9. Carrier swap in Japan
The summer will mark a milestone in U.S. relations with Japan when the aircraft carrier George Washington, powered by its dual nuclear reactors, arrives in Yokosuka to replace the conventionally powered Kitty Hawk.
The Nimitz-class George Washington will leave its Norfolk, Va., home port for the Pacific and join Carrier Air Wing 5 to lead U.S. naval power projection as the Forward Deployed Naval Forces.
The Kitty Hawk’s eastward trek is a sunset cruise of sorts, with the 47-year-old ship heading into retirement. A Wilmington, N.C., group wants to turn the carrier into a floating museum.
10. More maritime partnerships
Get ready to grab a paintbrush, paint a school, kick a soccer ball and drink a cup of the local beverage of choice — the CNO wants his sailors building relationships around the globe.
Since the release of the new maritime strategy in October, Roughead has stressed the Navy’s goal of additional maritime partnerships. Building on calls for a “1,000-ship navy” begun by his predecessor, now-Joint Chiefs Chairman Adm.
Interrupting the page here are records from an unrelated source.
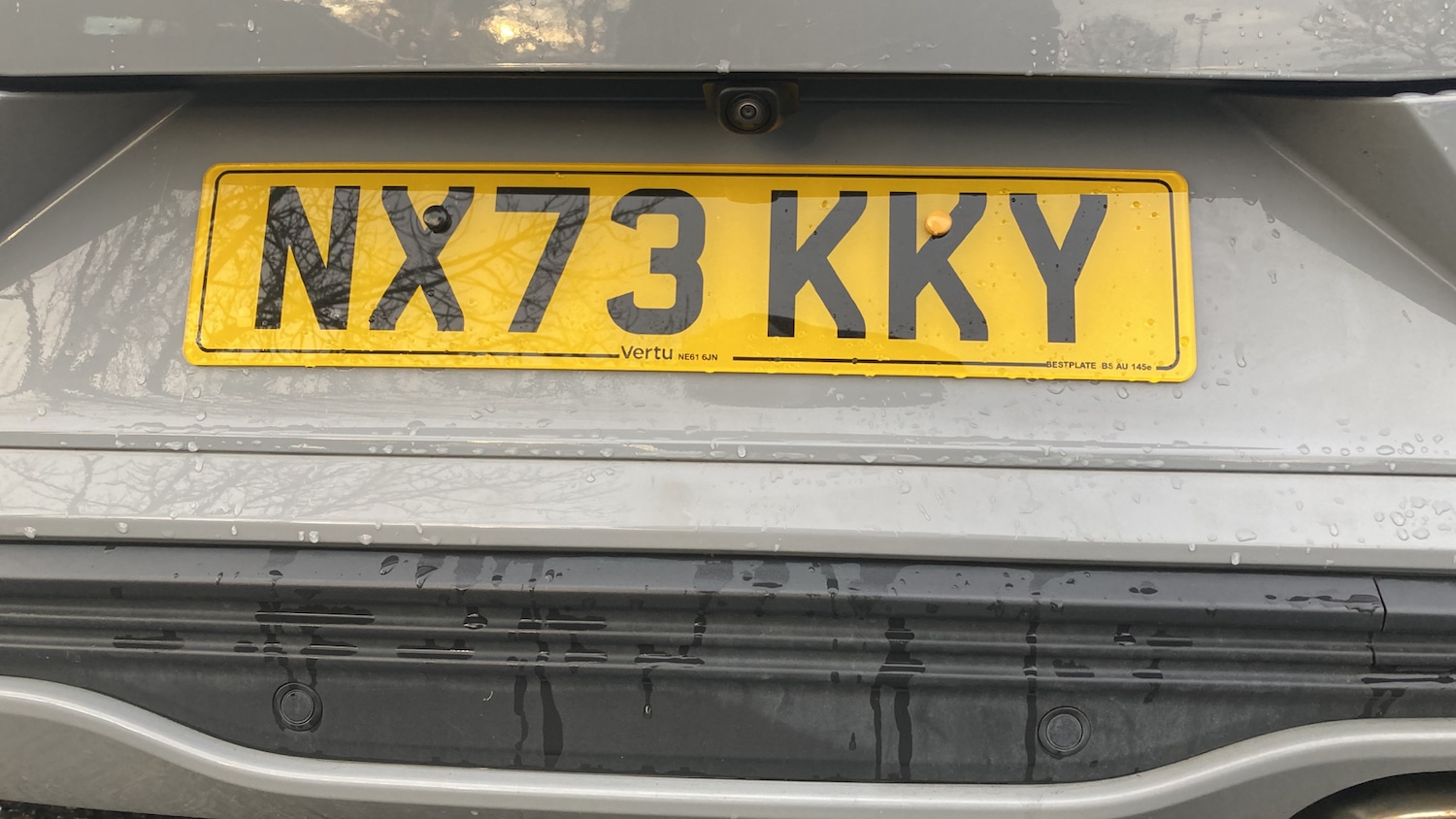 Used Ford Puma 2023 for sale - 76663596: Photo 42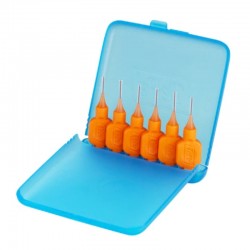 Tepe Travel Case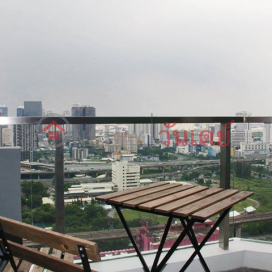 Condo for Rent: Supalai Premier @ Asoke, 51 m², 1 bedroom(s) - OneDay_0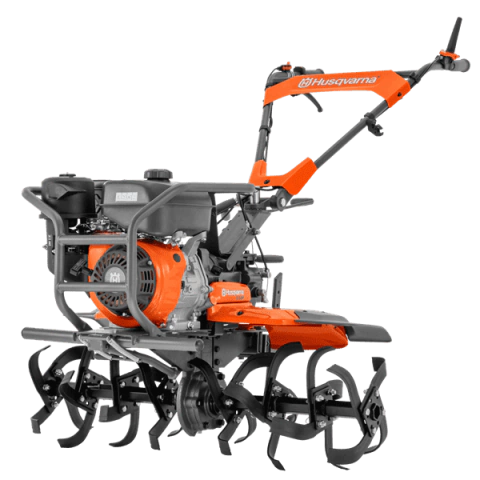 MOTOCULTIVADOR HUSQVARNA TF545DE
Mike Mullen, Roughead told sailors in his first Internet podcast that they should gather knowledge about other cultures and develop relationships with sailors around the world.
In 2008, the amphibious ship Fort McHenry will continue its seven-month deployment as part of Naval Forces Europe’s Africa Partnership Station initiative, aimed at cementing relationships with nations in West Africa and promoting better maritime safety and security in the crime-plagued Gulf of Guinea.
11. Bachelor housing boost
A trio of towers rising above the Navy’s San Diego waterfront will open their doors to sailors before year’s end. But the $320 million Pacific Beacon is no barracks— it just might be the hippest quarters around the Navy. The glass-and-concrete buildings, which frame palm-dotted plazas, feature 941 dual-master-suite units with balconies, and some boast water views. On the East Coast, construction begins on new housing for 1,190 bachelor sailors at Naval Station Norfolk, Va., and in Newport News, with completion set for 2010.
12. More child care
As part of a plan to expand child care for Navy families, some 502 spaces will be added to the Navy’s child care facilities in the Hampton Roads, Va., area in the next two years. The move is part of a plan to add more than 1,300 spaces across the Navy, at a cost of $62.5 million. By the end of 2008, there will be 50 more child care spaces in Annapolis, Md.; 120 more in Pearl Harbor, Hawaii; 360 more in San Diego; and 340 spread across Navy installations in Pensacola, Fla., Gulfport, Miss., New Orleans and Dallas.